**Given passage**
========

The Division of Gwydir was an Australian electoral division in the state of New South Wales. The division was proclaimed in 1900, and was one of the original 65 divisions to be contested at the first federal election. As a result of the electoral redistribution of 13 September 2006, Gwydir was abolished and ceased to exist at the 2007 federal election. 

Gwydir was named for the Gwydir River (which in turn was named by the explorer Allan Cunningham after his patron Peter Burrell, Baron Gwydyr, who took his title from Gwydir Castle in Wales). The division was located in western New South Wales, and at the time of its abolition included the towns of Bourke, Moree, Mudgee and Brewarrina. 

The seat was a stronghold of the Australian Workers' Union, and until the 1940s was one of the few country seats where the Australian Labor Party usually did well. It was in Labor hands for all but six terms from 1903 to 1949. However, it was held by the National Party from 1949 onward, and from the mid-1970s onward it was usually fairly safe for that party. 

Its last Labor member, William Scully, was a Cabinet minister in the Ben Chifley government. The final member, John Anderson, was Leader of the National Party and Deputy Prime Minister in the Howard Government until he resigned the position.

========

**Material supplied**
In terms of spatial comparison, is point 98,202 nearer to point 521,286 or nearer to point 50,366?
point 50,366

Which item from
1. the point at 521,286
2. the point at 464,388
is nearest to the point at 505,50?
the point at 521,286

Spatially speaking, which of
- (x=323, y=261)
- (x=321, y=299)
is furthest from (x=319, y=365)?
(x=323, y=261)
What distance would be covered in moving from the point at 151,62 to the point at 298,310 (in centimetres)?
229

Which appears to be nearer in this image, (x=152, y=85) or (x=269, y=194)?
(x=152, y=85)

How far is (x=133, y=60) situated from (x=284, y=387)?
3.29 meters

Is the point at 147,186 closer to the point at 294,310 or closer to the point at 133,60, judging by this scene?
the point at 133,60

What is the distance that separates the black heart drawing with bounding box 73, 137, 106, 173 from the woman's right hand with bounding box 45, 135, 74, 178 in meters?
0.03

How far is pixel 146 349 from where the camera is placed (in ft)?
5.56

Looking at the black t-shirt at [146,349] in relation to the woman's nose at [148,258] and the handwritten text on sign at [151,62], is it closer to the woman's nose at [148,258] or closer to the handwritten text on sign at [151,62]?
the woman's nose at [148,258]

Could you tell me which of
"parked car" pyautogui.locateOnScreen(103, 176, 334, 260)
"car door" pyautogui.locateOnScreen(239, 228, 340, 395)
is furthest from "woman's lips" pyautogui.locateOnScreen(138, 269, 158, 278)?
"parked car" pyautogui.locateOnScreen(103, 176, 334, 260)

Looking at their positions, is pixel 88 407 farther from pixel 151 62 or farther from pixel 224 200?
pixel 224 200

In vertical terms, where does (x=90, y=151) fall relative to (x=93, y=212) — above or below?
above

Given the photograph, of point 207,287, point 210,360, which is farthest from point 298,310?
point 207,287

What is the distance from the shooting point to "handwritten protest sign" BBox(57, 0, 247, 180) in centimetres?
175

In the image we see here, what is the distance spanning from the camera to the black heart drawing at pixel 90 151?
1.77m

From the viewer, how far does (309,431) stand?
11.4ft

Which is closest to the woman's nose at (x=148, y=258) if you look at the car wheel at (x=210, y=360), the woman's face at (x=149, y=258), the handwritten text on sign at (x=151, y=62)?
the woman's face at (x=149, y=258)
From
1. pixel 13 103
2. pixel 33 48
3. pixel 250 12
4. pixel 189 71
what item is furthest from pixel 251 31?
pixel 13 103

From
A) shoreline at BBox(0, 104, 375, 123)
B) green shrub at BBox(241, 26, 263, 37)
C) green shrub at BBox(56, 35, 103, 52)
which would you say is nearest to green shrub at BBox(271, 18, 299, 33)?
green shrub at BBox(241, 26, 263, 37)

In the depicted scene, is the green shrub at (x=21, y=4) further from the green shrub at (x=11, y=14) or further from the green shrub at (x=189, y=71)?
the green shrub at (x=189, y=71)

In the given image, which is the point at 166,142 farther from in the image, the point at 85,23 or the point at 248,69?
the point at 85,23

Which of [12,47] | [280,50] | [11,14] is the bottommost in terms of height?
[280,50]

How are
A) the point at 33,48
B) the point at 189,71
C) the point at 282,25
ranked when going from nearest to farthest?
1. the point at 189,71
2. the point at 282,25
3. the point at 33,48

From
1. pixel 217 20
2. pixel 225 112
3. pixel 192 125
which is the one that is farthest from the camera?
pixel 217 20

========

**What you should do**
Continue the article on the Division of Gwydir from the point where it stops.

**Reply**
Gwydir was held by two deputy leaders of the National Party, Anderson and his predecessor in Gwydir, Ralph Hunt.

In September 2006 the New South Wales redistribution commissioners decided to abolish Gwydir. The abolition took effect at the 2007 federal election. Most of the division became part of the Division of Parkes, while some towns in the Upper Hunter Shire (mainly Scone, Aberdeen, Merriwa and Murrurundi) were absorbed into the Division of Hunter.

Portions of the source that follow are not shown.